Aim:
Set down every entry again word for word, please, but skip the pictures.

####################

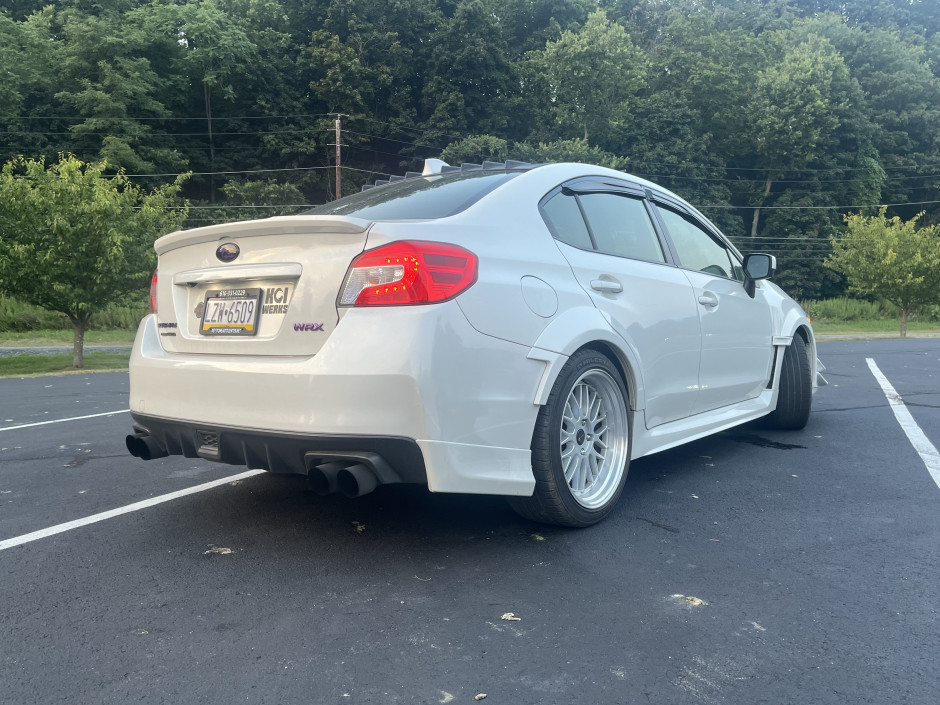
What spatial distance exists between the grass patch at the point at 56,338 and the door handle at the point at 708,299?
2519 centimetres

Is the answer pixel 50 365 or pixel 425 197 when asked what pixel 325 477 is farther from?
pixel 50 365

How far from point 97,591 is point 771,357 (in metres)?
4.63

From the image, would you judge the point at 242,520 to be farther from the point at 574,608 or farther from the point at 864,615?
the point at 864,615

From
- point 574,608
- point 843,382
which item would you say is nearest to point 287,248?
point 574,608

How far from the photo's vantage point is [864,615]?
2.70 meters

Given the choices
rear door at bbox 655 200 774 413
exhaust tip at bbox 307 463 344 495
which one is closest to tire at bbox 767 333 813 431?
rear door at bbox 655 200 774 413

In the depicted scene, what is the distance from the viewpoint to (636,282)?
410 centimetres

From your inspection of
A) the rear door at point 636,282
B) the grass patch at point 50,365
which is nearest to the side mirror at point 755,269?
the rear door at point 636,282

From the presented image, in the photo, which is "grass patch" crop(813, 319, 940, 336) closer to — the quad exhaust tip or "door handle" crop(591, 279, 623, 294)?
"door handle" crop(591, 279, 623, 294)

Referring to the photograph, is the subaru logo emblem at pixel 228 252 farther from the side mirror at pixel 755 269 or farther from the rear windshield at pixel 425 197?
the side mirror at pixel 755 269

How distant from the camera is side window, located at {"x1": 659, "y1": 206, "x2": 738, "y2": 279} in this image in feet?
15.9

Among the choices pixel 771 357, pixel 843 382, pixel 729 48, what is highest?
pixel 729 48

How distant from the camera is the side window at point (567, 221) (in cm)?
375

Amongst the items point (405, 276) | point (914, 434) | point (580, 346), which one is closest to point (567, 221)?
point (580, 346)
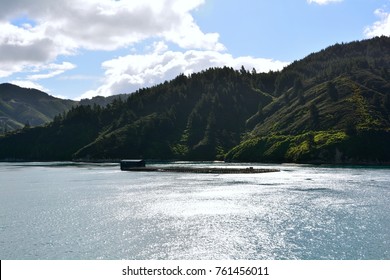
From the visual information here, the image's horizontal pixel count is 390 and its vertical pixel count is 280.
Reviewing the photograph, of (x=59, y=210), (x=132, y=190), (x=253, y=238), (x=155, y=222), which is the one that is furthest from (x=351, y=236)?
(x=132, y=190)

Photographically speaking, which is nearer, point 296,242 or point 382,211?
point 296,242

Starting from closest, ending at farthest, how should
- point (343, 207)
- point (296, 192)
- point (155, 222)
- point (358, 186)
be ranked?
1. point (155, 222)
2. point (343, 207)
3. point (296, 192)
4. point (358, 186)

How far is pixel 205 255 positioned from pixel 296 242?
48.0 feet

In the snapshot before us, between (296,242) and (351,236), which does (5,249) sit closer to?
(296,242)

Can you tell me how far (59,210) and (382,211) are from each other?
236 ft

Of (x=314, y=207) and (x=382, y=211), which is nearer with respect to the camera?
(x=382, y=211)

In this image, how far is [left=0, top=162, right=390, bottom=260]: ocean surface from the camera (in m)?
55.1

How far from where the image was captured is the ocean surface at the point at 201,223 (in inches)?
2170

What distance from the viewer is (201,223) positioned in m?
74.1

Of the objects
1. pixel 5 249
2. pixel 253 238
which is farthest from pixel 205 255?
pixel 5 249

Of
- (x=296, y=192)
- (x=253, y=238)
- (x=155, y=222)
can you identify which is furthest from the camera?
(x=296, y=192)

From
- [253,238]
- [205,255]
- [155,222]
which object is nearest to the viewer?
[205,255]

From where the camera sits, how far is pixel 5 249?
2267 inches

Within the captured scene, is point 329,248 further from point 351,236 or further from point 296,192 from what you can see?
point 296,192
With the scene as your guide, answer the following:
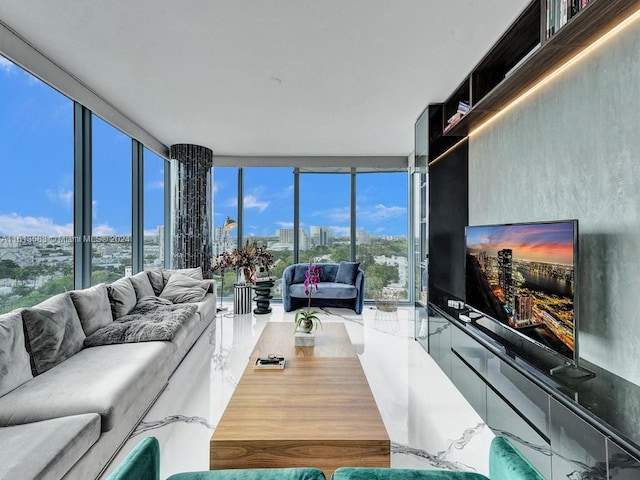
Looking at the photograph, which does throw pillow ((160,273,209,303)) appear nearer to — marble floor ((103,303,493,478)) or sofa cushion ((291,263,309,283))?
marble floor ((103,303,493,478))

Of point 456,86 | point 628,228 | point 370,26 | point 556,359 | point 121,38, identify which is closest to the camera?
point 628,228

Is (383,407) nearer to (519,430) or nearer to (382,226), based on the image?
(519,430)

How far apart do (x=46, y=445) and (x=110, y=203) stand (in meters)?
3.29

####################

Full solution:
What spatial distance exists between the grass patch at the point at 56,338 and the door handle at the point at 708,299?
2519 centimetres

Is the answer pixel 50 365 or pixel 425 197 when asked what pixel 325 477 is farther from?
pixel 50 365

How far from point 97,591 is point 771,357 (in metres)?
4.63

From the image, would you judge the point at 242,520 to be farther from the point at 574,608 or farther from the point at 864,615?
the point at 864,615

From
- point 574,608
- point 843,382
which item would you say is nearest to point 287,248?
point 574,608

How far from the photo's vantage point is [864,615]?
2.70 meters

Given the choices
rear door at bbox 655 200 774 413
exhaust tip at bbox 307 463 344 495
which one is closest to tire at bbox 767 333 813 431?
rear door at bbox 655 200 774 413

In the depicted scene, what is the distance from the viewpoint to (636,282)?
410 centimetres

From your inspection of
A) the rear door at point 636,282
B) the grass patch at point 50,365
which is nearest to the side mirror at point 755,269?
the rear door at point 636,282

From the presented image, in the photo, which is "grass patch" crop(813, 319, 940, 336) closer to — the quad exhaust tip or "door handle" crop(591, 279, 623, 294)?
"door handle" crop(591, 279, 623, 294)

Referring to the photograph, is the subaru logo emblem at pixel 228 252 farther from the side mirror at pixel 755 269 or farther from the rear windshield at pixel 425 197?
the side mirror at pixel 755 269

How distant from the camera is side window, located at {"x1": 659, "y1": 206, "x2": 738, "y2": 279} in this image in feet?
15.9

Among the choices pixel 771 357, pixel 843 382, pixel 729 48, what is highest?
pixel 729 48

How distant from the camera is the side window at point (567, 221) (in cm)?
375

Amongst the items point (405, 276) | point (914, 434) | point (580, 346), which one is closest to point (567, 221)?
point (580, 346)
From the visual information here, the image's horizontal pixel count is 390 and its vertical pixel count is 280.
Reviewing the photograph, of (x=59, y=210), (x=132, y=190), (x=253, y=238), (x=155, y=222), which is the one that is furthest from (x=351, y=236)?
(x=132, y=190)

Photographically speaking, which is nearer, point 296,242 or point 382,211?
point 296,242

Starting from closest, ending at farthest, how should
- point (343, 207)
- point (296, 192)
- point (155, 222)
- point (358, 186)
be ranked?
1. point (155, 222)
2. point (343, 207)
3. point (296, 192)
4. point (358, 186)

How far is pixel 205 255 positioned from pixel 296 242?
48.0 feet

In the snapshot before us, between (296,242) and (351,236), which does (5,249) sit closer to?
(296,242)

Can you tell me how far (59,210) and (382,211) are from each other?
236 ft

Of (x=314, y=207) and (x=382, y=211), which is nearer with respect to the camera?
(x=382, y=211)

In this image, how far is [left=0, top=162, right=390, bottom=260]: ocean surface from the camera (in m)?
55.1

How far from where the image was captured is the ocean surface at the point at 201,223 (in inches)?
2170

What distance from the viewer is (201,223) positioned in m?
74.1

Of the objects
1. pixel 5 249
2. pixel 253 238
which is farthest from pixel 205 255?
pixel 5 249

Of
- (x=296, y=192)
- (x=253, y=238)
- (x=155, y=222)
can you identify which is furthest from the camera?
(x=296, y=192)

From
- [253,238]
- [205,255]
- [155,222]
which object is nearest to the viewer?
[205,255]

From where the camera sits, how far is pixel 5 249?
2267 inches

Within the captured scene, is point 329,248 further from point 351,236 or further from point 296,192 from what you can see?
point 296,192
With the scene as your guide, answer the following:
Looking at the photograph, which does throw pillow ((160,273,209,303)) appear nearer to — marble floor ((103,303,493,478)) or sofa cushion ((291,263,309,283))?
marble floor ((103,303,493,478))

Of point 456,86 | point 628,228 | point 370,26 | point 556,359 | point 121,38, identify which is closest to the camera?
point 628,228

Is (383,407) nearer to (519,430) or nearer to (382,226), based on the image?
(519,430)

How far apart do (x=46, y=445) and (x=110, y=203) stand (in meters)?
3.29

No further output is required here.